Rate Limiting Strategies Compared

Rate limiting protects services from abuse and from themselves. The algorithm you pick affects bursting behavior, memory cost per client, and fairness — and the wrong choice causes either lost legitimate traffic or service overload.

Advertisement

Fixed window — simple, broken

Count requests in the current minute; reject when count > limit; reset every minute. Easy to implement but lets a client send 2× the limit by timing requests around the boundary (e.g., 100 at 12:59:59, 100 at 13:00:00). Use only for non-critical limits.

Sliding window log — accurate, expensive

Store every request timestamp; on each new request, count timestamps in the trailing window. Perfectly accurate but O(N) memory per client. Fine for low-RPS APIs; impossible at scale.

Advertisement

Token bucket — the production default

Each client has a bucket with capacity C and refill rate R/sec. Request consumes 1 token; reject if bucket empty. Allows controlled bursting up to C, then enforces sustained rate R. 2 numbers per client. This is what most production rate limiters use.

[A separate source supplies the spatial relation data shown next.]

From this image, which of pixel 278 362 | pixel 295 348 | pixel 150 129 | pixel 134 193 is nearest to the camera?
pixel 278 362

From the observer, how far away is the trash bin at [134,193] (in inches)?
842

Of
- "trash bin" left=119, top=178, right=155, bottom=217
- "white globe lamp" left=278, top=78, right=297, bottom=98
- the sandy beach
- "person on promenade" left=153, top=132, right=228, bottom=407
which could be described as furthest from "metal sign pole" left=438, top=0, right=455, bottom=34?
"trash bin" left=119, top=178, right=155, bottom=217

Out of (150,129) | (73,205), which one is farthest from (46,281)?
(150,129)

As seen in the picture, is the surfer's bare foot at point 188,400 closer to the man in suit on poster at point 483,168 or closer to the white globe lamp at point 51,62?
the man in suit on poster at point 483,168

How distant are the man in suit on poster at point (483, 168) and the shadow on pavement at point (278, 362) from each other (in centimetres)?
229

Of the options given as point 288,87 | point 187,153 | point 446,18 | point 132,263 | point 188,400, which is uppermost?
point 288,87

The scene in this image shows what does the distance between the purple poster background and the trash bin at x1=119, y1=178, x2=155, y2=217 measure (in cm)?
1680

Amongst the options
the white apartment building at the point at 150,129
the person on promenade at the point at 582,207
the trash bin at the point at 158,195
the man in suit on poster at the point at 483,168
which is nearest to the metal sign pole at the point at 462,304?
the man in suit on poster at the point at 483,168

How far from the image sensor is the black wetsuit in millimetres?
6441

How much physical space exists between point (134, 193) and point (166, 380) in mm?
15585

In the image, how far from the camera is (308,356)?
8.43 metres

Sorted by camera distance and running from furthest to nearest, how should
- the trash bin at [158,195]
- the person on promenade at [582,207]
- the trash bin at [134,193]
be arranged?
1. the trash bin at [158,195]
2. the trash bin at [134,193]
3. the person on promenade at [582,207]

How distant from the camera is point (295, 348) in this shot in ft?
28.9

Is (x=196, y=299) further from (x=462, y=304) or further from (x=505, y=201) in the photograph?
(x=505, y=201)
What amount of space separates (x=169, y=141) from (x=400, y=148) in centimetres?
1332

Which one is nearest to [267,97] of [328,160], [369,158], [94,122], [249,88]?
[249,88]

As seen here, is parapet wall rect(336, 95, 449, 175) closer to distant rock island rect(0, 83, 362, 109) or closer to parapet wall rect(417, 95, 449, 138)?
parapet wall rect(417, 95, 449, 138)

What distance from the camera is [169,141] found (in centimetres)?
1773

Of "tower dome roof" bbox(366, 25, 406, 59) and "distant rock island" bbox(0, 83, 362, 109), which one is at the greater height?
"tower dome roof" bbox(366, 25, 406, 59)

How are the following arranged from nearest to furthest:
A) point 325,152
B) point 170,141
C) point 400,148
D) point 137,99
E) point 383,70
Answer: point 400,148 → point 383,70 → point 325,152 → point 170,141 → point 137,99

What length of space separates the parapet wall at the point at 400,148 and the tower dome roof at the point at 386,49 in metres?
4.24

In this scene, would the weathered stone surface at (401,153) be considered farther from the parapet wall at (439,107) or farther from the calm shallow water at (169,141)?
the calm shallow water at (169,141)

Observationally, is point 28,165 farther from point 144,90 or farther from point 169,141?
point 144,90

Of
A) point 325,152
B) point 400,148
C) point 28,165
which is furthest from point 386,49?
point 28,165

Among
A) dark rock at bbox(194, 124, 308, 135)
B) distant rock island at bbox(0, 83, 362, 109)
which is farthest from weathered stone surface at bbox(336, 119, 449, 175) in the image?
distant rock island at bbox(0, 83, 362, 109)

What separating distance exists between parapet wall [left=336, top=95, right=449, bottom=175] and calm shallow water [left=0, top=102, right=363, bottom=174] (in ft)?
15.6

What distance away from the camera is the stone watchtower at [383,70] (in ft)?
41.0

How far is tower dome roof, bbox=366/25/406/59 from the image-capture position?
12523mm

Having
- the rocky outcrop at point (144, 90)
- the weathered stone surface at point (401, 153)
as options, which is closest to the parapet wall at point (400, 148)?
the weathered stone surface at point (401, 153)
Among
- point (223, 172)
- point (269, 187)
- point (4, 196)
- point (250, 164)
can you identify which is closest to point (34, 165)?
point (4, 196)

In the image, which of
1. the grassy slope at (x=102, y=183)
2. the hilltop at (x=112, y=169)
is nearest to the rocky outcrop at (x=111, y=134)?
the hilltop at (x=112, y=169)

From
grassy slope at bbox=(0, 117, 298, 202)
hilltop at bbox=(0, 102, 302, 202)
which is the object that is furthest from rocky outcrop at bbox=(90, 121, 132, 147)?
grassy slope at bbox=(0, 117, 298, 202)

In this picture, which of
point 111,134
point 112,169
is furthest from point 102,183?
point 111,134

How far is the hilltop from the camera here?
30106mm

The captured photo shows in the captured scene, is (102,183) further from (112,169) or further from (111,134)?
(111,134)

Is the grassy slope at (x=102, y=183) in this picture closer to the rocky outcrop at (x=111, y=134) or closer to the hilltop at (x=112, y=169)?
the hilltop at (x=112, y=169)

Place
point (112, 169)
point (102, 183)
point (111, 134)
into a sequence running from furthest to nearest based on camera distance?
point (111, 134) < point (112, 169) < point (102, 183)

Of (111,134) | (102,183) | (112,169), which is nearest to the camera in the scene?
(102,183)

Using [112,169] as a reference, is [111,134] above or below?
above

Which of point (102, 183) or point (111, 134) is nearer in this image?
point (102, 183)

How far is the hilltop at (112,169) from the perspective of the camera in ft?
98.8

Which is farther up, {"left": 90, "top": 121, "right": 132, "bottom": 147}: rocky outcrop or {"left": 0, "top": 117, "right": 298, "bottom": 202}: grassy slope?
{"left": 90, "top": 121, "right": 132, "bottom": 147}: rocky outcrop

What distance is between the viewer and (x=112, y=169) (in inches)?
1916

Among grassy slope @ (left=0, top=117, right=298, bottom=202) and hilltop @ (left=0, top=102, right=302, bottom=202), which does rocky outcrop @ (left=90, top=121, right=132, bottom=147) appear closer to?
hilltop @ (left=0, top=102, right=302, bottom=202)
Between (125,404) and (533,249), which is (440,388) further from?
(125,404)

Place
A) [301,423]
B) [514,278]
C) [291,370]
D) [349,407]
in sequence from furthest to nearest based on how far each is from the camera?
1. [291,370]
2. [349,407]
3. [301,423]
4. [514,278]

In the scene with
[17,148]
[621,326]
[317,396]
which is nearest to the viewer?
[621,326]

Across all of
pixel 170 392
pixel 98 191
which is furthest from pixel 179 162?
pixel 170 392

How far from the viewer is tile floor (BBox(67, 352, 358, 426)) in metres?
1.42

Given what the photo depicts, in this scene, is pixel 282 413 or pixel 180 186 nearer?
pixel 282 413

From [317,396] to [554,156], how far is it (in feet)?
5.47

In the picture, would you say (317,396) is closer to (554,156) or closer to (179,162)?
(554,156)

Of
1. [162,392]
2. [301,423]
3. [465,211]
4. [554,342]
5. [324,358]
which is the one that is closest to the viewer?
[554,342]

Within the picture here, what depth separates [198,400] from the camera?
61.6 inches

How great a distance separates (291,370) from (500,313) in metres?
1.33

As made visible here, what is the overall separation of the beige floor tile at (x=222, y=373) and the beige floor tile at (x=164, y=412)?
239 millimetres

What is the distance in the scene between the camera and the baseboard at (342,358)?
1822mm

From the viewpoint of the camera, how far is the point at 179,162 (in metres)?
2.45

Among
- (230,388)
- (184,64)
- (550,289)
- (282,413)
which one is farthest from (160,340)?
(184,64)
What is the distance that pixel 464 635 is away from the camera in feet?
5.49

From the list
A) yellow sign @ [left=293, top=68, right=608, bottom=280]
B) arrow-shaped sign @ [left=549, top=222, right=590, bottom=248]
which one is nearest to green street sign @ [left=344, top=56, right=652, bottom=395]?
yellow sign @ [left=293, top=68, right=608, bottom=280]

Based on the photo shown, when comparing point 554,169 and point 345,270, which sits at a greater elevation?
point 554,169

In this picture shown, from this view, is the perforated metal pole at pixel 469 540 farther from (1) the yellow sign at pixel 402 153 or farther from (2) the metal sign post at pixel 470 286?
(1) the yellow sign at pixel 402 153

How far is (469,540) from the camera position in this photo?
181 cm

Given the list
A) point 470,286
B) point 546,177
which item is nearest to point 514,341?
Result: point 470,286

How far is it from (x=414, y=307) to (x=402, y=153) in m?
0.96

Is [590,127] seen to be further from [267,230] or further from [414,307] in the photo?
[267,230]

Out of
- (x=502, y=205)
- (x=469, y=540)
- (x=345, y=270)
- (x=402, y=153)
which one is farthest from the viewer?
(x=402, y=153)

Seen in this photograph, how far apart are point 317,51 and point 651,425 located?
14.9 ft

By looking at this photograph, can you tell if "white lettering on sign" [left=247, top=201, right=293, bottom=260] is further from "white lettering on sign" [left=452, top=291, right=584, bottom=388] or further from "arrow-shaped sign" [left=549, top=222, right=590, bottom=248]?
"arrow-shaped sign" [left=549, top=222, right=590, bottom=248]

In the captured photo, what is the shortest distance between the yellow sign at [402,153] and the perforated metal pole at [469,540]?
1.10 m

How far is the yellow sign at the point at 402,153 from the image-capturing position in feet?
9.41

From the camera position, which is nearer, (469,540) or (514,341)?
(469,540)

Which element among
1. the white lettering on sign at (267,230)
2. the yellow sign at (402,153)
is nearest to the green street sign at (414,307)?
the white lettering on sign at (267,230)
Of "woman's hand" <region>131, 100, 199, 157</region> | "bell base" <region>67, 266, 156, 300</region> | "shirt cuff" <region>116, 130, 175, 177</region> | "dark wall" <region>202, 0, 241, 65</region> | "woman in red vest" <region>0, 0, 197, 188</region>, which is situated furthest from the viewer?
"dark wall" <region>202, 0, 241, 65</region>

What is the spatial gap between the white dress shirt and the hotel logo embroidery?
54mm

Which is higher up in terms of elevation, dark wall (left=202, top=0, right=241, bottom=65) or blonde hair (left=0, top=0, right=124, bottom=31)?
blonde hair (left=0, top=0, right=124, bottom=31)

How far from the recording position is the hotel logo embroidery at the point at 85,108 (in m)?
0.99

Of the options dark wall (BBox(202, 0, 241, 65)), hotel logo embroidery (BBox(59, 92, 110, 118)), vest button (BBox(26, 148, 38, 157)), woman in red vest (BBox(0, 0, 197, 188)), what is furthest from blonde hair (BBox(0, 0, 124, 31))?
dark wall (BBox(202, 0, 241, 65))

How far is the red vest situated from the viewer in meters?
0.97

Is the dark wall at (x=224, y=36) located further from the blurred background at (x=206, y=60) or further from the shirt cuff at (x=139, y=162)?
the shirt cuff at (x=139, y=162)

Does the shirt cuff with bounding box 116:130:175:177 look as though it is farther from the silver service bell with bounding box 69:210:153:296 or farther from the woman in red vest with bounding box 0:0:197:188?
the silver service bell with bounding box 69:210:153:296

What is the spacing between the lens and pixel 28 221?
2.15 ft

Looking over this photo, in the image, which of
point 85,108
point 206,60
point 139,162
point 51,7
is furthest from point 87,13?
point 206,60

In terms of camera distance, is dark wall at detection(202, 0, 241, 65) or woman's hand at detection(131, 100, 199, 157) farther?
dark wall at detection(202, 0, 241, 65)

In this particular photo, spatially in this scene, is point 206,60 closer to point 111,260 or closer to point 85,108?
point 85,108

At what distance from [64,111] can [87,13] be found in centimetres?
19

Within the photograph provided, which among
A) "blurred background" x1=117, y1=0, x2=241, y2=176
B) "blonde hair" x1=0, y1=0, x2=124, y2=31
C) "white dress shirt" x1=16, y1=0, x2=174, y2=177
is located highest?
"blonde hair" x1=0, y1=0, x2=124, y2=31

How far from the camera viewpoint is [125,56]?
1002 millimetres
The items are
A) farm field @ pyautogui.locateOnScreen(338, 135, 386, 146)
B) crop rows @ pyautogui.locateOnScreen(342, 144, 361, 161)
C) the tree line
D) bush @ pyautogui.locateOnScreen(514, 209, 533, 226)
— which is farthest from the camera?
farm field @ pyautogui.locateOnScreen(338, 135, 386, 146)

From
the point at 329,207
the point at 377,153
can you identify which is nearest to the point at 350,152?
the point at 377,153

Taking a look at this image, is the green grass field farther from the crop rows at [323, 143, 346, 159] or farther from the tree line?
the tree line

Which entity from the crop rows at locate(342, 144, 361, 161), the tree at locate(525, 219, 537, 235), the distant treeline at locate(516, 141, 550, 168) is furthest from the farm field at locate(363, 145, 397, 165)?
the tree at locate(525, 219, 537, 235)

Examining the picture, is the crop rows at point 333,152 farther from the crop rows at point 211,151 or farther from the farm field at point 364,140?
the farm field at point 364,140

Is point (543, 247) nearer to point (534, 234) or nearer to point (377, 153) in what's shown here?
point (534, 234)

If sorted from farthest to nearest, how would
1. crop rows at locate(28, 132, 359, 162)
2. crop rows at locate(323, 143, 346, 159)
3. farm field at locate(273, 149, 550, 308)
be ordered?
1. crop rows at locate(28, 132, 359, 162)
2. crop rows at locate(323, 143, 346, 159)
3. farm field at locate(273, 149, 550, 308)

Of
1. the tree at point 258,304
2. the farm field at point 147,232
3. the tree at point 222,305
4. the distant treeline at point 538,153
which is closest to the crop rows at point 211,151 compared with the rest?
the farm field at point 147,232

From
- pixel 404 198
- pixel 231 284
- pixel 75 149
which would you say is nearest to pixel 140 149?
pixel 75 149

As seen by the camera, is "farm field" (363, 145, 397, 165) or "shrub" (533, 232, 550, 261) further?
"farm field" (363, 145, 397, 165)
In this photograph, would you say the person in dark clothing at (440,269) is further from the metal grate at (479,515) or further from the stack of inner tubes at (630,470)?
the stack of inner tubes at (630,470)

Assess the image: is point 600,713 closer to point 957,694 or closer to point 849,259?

Token bucket implementation

import time

class TokenBucket:
    def __init__(self, capacity, refill_per_sec):
        self.cap, self.rate = capacity, refill_per_sec
        self.tokens = capacity; self.last = time.monotonic()
    def take(self, n=1):
        now = time.monotonic()
        self.tokens = min(self.cap, self.tokens + (now - self.last) * self.rate)
        self.last = now
        if self.tokens >= n:
            self.tokens -= n; return True
        return False

Distributed rate limiting

Single-instance buckets are easy. Distributed across 100 API servers, you have options: local + sloppy (each server tracks its share, total may overshoot by 10%) — usually fine. Redis-backed (every request hits Redis) — accurate but adds 1-2 ms. Sliding window counter in Redis (Cloudflare's approach) — best of both. Pick based on whether 10% overshoot is acceptable.

Token bucket per client, local-first with sloppy distributed enforcement, Redis backing for high-value limits.